The tasks:
• A. In the letter to county clerks, reproduce the text verbatim from "By Rick Womick" to "one woman only.".
• B. In the letter to county clerks, who does the writer say has contacted most of the clerks?
• C. Write the next part of the letter to county clerks, picking up after its final sentence.

Passage provided:
By Rick Womick
(July 21, 2015) Dear County clerk, most, if not all of you, have been contacted by Attorney General Herbert Slatery and the Haslam administration, and have been told to uphold the SCOTUS opinion or face a discrimination lawsuit. Such intimidation from this administration is unconstitutional and should not be tolerated. Each of you are publicly elected servants of your county, held accountable only to the people that elect you.
You swore an oath of office to uphold the Tennessee state constitution and to enforce the Tennessee Code Annotated. You did not take an oath to uphold an “opinion” from five justices of the SCOTUS. Therefore, I am asking that each of you ignore the recent SCOTUS opinion redefining marriage, uphold our state constitution, and issue marriage certificates to one man and one woman only.

Listed entries:
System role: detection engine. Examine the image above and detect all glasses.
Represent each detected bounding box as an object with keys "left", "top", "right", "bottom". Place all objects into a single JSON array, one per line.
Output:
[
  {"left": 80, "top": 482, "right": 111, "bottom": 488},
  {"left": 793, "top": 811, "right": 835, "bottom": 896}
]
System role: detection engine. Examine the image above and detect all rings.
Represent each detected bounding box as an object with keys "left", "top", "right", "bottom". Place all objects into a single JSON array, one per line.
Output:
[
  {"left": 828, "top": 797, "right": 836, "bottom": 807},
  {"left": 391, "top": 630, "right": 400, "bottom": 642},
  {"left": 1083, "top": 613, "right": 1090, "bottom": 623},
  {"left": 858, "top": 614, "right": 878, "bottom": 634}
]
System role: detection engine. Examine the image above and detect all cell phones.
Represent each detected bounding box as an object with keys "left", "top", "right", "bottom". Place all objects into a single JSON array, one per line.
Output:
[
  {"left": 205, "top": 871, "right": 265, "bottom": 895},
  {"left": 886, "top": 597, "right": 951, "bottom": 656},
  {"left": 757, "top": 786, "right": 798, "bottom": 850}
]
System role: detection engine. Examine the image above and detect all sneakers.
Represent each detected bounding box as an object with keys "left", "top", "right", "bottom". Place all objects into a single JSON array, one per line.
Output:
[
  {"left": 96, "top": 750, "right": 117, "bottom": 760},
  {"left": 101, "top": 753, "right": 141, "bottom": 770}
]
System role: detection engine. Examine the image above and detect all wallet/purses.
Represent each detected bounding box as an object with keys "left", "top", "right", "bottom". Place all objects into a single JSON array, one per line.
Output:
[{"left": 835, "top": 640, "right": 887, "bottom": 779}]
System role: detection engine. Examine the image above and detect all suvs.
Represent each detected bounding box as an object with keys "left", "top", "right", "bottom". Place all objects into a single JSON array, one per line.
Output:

Responses:
• A.
By Rick Womick
(July 21, 2015) Dear County clerk, most, if not all of you, have been contacted by Attorney General Herbert Slatery and the Haslam administration, and have been told to uphold the SCOTUS opinion or face a discrimination lawsuit. Such intimidation from this administration is unconstitutional and should not be tolerated. Each of you are publicly elected servants of your county, held accountable only to the people that elect you.
You swore an oath of office to uphold the Tennessee state constitution and to enforce the Tennessee Code Annotated. You did not take an oath to uphold an “opinion” from five justices of the SCOTUS. Therefore, I am asking that each of you ignore the recent SCOTUS opinion redefining marriage, uphold our state constitution, and issue marriage certificates to one man and one woman only.

• B. Attorney General Herbert Slatery and the Haslam administration.

• C.
Marriage — solely a Tennessee issue
Please allow me just a few moments of your time to explain the power you possess as county clerks in the great state of Tennessee. First, the power of your office as it relates to the issuing of marriage certificates comes from the Tennessee state constitution, not the governor or his AG. As it pertains to marriage, our constitution states, “The historical institution and legal contract solemnizing the relationship of one man and one woman shall be the only legally recognized marital contract in this state. Any policy or law or judicial interpretation, purporting to define marriage as anything other than the historical institution and legal contract between one man and one woman is contrary to the public policy of this state and shall be void and unenforceable in Tennessee. If another state or foreign jurisdiction issues a license for persons to marry and if such marriage is prohibited by this state by the provisions of this section, than the marriage shall be void and unenforceable in this state.”
Court’s damning admission
Additionally, the four dissenting justices of the Supreme Court have empowered each of you, making it absolutely clear the unconstitutional actions of the SCOTUS. They have stated that not only did the SCOTUS not have the authority to even hear the Obergefell v. Hodges case, but the court did not possess the power to issue an opinion as to the constitutionality of the law.
Since the U.S. constitution does not reference or provide guidance on the definition of marriage, then the 9th and 10th Amendments are to be followed. That is, any right not listed in the U.S. constitution is to be decided and legislated by the states and the people thereof. The SCOTUS has no authority to adjudicate on law or issues not contained in the U.S. constitution.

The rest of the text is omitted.